标题：Study on Pretreatment Methods of Stellar Spectral Data
作者：Jiang, Bin; Chen, Bingrui; Zhao, Ziliang
作者机构：[Jiang, Bin; Chen, Bingrui; Zhao, Ziliang] Shandong Univ, Sch Mech Elect & Informat Engn, Weihai, Peoples R China.
会议名称：4th IEEE International Conference on Big Data Analytics (ICBDA)
会议日期：MAR 15-18, 2019
来源：2019 4TH IEEE INTERNATIONAL CONFERENCE ON BIG DATA ANALYTICS (ICBDA 2019)

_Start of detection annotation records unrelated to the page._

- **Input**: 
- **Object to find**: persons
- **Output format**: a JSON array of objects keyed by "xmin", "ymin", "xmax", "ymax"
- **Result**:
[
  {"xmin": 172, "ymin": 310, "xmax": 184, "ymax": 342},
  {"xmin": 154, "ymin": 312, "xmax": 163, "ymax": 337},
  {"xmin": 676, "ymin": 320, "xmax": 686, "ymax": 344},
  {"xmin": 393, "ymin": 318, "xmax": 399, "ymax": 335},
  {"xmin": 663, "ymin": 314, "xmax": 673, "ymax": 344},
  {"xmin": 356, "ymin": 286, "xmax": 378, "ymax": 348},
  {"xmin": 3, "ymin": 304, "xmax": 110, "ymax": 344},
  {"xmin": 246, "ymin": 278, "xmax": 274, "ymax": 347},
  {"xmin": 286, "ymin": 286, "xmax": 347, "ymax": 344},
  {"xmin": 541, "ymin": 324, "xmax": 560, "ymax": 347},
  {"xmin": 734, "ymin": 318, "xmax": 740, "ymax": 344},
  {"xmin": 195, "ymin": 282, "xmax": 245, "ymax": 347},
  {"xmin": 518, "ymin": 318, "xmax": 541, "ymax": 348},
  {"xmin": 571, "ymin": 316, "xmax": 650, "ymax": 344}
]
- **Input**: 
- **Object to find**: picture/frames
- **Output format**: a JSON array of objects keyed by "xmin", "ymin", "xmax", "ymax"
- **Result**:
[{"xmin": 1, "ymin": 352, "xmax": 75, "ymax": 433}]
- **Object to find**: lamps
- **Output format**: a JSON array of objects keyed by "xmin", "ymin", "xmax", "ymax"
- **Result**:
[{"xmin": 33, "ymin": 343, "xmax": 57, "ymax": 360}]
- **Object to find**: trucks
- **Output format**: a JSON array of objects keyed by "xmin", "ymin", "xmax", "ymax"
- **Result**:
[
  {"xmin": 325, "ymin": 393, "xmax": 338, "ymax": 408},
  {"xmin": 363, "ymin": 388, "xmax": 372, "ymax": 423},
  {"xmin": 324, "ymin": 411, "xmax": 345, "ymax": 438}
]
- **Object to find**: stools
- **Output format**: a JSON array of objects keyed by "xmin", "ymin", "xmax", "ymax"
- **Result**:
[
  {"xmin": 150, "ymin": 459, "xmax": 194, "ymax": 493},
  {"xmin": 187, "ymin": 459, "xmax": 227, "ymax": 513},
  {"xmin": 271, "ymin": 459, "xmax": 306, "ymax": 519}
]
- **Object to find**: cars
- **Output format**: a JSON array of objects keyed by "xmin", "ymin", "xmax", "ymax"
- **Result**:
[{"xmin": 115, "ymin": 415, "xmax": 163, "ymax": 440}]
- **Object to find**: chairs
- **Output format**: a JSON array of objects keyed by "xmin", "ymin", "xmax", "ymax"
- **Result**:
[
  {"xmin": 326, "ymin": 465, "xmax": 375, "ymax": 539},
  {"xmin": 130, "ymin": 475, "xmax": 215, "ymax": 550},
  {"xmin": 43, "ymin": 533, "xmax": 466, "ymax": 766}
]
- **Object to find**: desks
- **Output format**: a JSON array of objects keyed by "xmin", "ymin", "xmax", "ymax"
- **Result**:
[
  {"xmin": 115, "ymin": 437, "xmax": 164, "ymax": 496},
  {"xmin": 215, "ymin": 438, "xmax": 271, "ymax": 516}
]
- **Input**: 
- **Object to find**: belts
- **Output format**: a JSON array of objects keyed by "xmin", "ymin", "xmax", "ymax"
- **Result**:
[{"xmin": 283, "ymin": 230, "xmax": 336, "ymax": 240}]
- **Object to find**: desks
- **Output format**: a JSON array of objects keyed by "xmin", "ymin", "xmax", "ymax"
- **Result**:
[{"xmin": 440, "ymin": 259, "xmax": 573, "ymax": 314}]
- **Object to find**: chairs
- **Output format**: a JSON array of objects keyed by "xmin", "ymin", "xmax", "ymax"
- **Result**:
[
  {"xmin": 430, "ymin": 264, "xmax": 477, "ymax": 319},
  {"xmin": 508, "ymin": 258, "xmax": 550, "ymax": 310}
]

关键词：Big Data; Machine Learning; Auto-Encoder; PCA; Stellar spectra; SDSS
摘要：Stellar spectra classification is an important part of the automatic recognition of celestial spectra. In the era of Big Data, many observatories produce PB-level spectra every day. Although many people focus on using new machine learning classification methods, spectral data preprocessing is also integral for improving classification accuracy. This paper compares different pretreatment methods and analyzes the steps of spectral data pretreatment which include abnormal data detection, data standardization and feature selection. Also, we compare the effects of two machine learning algorithms with different pretreatment methods, that is, PCA and Auto-Encoder, on SDSS data. The experimental results show that by using correct preprocessing methods on SDSS data set, classification accuracy can be improved no matter what classifier is used. Besides, for spectral data, PCA performs better than Auto-Encoder in most cases.